100 years of one rupee note
KOCHI: As the debate over the wisdom of the Narendra Modi government’s withdrawal of high-value currency notes is still raging, the country is all set to mark a century of the one-rupee note printed in India. The first one-rupee currency came out on November 30, 1917 when the country was under the British rule, according to Mr Shyju Antony, an Angamaly, Kerala-based numismatic who keeps the old records. Mr Antony has interesting details to share about the currencies of those times.
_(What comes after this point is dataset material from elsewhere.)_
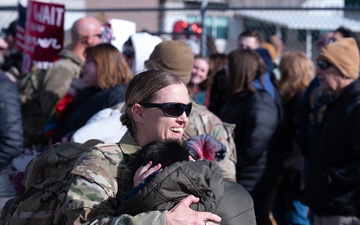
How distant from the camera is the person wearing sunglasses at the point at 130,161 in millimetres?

The one-rupee notes used to reach the banks in 25-page booklets and each note had the picture of George V, the then British monarch, imprinted on it. Mr Antony, a member of the Kerala Numismatics Society, has a collection of 40 rare one-rupee notes issued in its inaugural year and gifted by his grandfather. The first one-rupee currency in independent India came out in 1948, which was different in size and colour from the earlier one. It carried the words ‘one rupee’ in eight Indian languages, but not in Malayalam, which was incorporated after the formation of Kerala state in 1956.
Since 1948, 60 different one-rupee notes have appeared with different serial numbers, signatures by various RBI governors and years of printing, Mr Antony says. “Most of these are in my collection, including the orange colour note printed especially for helping the Haj pilgrims,” Mr Antony, who is also media relations officer of Little Flower Hospital and Research Centre, Angamaly, said. Although the printing of one-rupee note was stopped in 1995, the Reserve Bank of India resumed it after 21 years in 2016.